Can you provide details of
a. what version of Neo4j?
b, how are you determining store size? A simple size of the OS directory? running
:sysinfo from the browser? from some jmx metric? or
Thanks for replying. I'm using Neo4j Enterprise server 4.2.5 and determined the store size from Neo4j Browser using :sysinfo
@sabrina.liu thanks for this detail. although there is not enough detail to know what
reloading the same dataset means but if it involves
deletes then you may have encountered Understanding Database Growth - Knowledge Base
You may also want to check if transaction logs are contributing to the size you're seeing. These build over time, I think the default is 7 days of tx logs.
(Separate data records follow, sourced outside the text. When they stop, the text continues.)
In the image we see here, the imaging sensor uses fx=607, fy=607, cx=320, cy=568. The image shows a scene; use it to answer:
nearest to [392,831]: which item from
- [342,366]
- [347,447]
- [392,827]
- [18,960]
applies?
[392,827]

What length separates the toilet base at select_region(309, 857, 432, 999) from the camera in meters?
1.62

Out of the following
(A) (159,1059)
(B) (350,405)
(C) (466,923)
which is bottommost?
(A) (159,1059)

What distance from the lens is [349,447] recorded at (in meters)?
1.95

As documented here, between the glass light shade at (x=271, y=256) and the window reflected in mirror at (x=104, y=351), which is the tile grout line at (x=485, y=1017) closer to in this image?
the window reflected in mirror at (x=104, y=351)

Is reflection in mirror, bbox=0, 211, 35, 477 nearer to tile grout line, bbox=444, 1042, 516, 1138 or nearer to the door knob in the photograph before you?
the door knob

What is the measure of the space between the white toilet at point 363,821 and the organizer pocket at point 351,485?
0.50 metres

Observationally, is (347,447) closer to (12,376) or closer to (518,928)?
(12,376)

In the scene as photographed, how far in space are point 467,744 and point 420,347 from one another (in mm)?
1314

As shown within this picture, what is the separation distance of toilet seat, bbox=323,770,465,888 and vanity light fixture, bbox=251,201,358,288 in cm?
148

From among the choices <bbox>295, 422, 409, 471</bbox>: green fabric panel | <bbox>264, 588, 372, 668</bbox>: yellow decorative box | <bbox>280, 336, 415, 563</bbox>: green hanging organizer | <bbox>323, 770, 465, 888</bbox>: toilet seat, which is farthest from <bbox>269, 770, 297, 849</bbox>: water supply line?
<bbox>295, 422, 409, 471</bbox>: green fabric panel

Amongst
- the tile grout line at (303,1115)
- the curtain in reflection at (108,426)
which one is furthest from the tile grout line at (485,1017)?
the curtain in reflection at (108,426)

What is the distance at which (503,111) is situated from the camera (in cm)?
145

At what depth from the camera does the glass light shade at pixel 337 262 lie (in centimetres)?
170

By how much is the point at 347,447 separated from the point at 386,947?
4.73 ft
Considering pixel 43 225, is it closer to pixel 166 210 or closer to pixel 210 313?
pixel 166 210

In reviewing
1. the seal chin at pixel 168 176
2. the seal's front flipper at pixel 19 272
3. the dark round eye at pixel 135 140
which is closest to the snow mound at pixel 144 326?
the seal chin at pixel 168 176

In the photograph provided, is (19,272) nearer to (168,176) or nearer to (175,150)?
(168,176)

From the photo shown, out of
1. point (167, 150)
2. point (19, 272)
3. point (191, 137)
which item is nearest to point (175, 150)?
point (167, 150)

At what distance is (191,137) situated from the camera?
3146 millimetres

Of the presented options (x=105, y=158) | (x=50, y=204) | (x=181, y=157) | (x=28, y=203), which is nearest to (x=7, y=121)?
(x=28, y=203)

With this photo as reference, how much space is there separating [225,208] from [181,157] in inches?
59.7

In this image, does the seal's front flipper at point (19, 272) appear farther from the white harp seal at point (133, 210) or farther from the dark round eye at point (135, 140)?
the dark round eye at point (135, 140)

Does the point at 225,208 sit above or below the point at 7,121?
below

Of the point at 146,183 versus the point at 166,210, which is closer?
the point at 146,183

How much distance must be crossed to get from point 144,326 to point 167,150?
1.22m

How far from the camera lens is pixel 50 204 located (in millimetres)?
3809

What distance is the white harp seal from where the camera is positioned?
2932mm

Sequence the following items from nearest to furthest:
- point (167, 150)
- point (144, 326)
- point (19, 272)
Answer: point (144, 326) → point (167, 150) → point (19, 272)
You can adjust the retention settings to keep logs for a lesser amount of time, or to keep only up to a certain limit.
The growth is transaction logs. They will rotate out and delete according to the transaction log rotation policy in the neo configs. Transaction logs contain the data you’re sending in the database. So even if you are throwing the same data at it to test cypher or changing dates to ingest large amounts of data, the tx logs will grow. But rotation policy will prune out the logs based on the set schedule. And the DB size or Hdd usage will go down.